- [Your instructions]
Please output every nonblank line from the one containing "Is point (121, 10)" through the last line of the entries below, inclusive, as a Markdown table with the columns Row and Entry line.
--
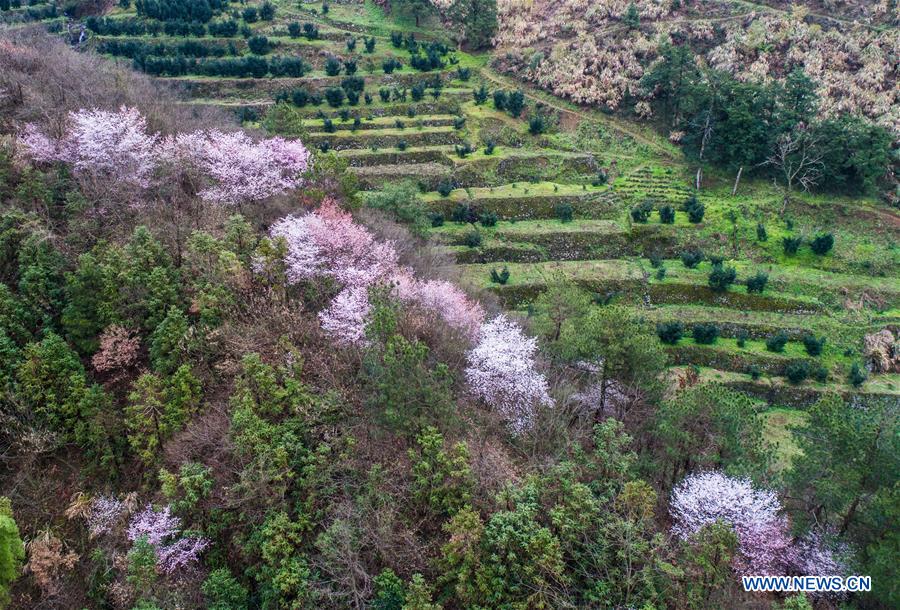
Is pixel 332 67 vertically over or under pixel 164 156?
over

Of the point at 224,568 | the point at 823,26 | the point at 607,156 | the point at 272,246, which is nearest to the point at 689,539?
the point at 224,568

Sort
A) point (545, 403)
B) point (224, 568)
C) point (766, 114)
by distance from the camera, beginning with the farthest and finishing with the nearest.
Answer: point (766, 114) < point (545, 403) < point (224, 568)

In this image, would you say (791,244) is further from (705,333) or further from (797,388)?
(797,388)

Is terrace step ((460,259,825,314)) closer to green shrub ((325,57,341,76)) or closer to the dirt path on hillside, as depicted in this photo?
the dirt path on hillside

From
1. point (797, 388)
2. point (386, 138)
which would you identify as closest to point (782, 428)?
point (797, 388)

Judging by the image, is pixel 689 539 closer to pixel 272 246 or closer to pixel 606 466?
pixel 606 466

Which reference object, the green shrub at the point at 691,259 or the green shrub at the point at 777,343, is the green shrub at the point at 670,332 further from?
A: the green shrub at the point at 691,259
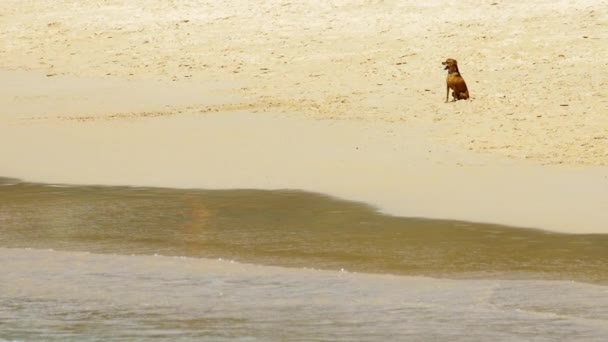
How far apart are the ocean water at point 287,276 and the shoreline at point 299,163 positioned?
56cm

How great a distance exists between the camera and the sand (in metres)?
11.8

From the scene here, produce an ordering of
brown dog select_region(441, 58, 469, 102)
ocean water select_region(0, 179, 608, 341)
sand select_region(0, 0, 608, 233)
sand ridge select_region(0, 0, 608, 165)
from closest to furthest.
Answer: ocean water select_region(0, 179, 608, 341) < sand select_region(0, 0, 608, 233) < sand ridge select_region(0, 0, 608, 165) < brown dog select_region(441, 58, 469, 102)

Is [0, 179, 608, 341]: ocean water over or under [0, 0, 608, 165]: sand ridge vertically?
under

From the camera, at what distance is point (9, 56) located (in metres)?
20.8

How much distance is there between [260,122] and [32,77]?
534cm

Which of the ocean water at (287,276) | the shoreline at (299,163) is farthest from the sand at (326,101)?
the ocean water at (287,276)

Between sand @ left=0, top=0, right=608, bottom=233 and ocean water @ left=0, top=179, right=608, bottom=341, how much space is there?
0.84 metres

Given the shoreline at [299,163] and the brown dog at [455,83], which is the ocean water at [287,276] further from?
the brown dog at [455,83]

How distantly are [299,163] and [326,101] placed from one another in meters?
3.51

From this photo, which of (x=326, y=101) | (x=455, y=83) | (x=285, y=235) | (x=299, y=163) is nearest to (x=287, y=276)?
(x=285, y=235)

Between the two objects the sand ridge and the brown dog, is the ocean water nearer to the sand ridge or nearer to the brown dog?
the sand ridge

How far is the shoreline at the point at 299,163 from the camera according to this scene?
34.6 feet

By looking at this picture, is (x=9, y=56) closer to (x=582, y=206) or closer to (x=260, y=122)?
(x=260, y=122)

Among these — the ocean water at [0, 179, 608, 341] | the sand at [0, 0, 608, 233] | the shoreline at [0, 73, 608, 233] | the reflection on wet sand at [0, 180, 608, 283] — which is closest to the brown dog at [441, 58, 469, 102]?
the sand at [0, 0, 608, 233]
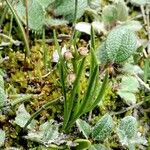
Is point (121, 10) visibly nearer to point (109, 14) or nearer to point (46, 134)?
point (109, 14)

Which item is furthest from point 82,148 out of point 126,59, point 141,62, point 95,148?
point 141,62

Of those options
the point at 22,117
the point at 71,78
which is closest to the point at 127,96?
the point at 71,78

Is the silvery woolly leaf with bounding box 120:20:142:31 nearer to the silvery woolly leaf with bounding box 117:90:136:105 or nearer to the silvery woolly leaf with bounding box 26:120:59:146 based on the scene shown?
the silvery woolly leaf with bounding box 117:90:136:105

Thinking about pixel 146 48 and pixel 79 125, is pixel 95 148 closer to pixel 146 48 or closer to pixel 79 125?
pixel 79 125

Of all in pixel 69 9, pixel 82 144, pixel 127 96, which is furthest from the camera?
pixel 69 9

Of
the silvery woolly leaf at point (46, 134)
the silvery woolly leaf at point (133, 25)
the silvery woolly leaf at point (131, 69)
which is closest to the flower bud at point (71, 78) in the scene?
--
- [Written solution]
| Row | Entry line |
|---|---|
| 1 | Is point (121, 10) visibly nearer to point (109, 14) or nearer to point (46, 134)? |
| 2 | point (109, 14) |
| 3 | Which item is furthest from point 82,148 out of point 126,59, point 141,62, point 95,148? |
| 4 | point 141,62 |
| 5 | Of those options |
| 6 | the point at 22,117 |
| 7 | the point at 71,78 |
| 8 | which is closest to the point at 127,96? |
| 9 | the point at 71,78 |
| 10 | Is the silvery woolly leaf with bounding box 120:20:142:31 nearer to the silvery woolly leaf with bounding box 117:90:136:105 or nearer to the silvery woolly leaf with bounding box 26:120:59:146 based on the scene shown? |
| 11 | the silvery woolly leaf with bounding box 117:90:136:105 |
| 12 | Thinking about pixel 146 48 and pixel 79 125, is pixel 95 148 closer to pixel 146 48 or closer to pixel 79 125? |
| 13 | pixel 79 125 |
| 14 | Of all in pixel 69 9, pixel 82 144, pixel 127 96, which is furthest from the camera? |
| 15 | pixel 69 9 |
| 16 | Of |
| 17 | the silvery woolly leaf at point (46, 134) |
| 18 | the silvery woolly leaf at point (133, 25) |
| 19 | the silvery woolly leaf at point (131, 69) |
| 20 | which is closest to the flower bud at point (71, 78) in the scene? |